The first two kilometres of the climb are evenly graded, with only sharp corners after 500 metres and 1.5 kilometres reaching much beyond the early average gradient of 7.5 per cent. It will be difficult for a lone rider to get away here, and the selection should instead come from the back – the climb is perfectly-suited for a strong team such as Sky or Movistar to impose a brisk tempo and reduce the size of the leading group.
The road stiffens out to eight per cent with a little over five kilometres remaining, but its effect is negated somewhat by the shallow descent that follows after the four-kilometre to go marker, which could allow dropped riders to claw their way back up to the leading group.
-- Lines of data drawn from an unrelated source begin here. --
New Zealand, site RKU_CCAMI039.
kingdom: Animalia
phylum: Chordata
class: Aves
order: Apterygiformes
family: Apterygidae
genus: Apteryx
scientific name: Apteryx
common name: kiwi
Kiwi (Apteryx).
The toughest segment of the climb comes with three kilometres to go – even if the road book’s average gradient of 8.5 per cent for this section seems a little generous – and this is precisely where Heras launched his first attack in 2005, before jumping away on the final ramps with 1,500 metres to go.
The climb flattens out dramatically and even briefly descends in the fast final kilometre, and in the event of a group finish, a little foreknowledge of the finale could prove decisive, as negotiating the roundabout with 500 metres to go is bound to cause confusion.
Temperatures atop Valdelinares are distinctly cooler than in Andalusia during the week (15 degrees rather than the 40 plus at La Zubia), and the forecast rain arrived as predicted on Sunday afternoon, with heavy thunder showers buffeting the climb.
Alberto Contador (Tinkoff-Saxo) is among those who does anticipate major changes in the general classification at Valdelinares – “I don’t think it will make big differences. I’ll pay attention to all the moves, but I’m more worried about the time trial on Tuesday,” he said at the start – but it remains to be seen if the conditions alter the complexion of the final climb.
“A colder climate will facilitate things,” said Joaquim Rodriguez (Katusha). “I’ve suffered the heat at La Zubia, but I expect to do better today.”
Not surprisingly, given the potential for a sprint from a small to medium-sized group at the summit, red jersey Alejandro Valverde (Movistar) was enthusiastic about Sunday’s finale. “Valdelinares is a climb I like,” he said.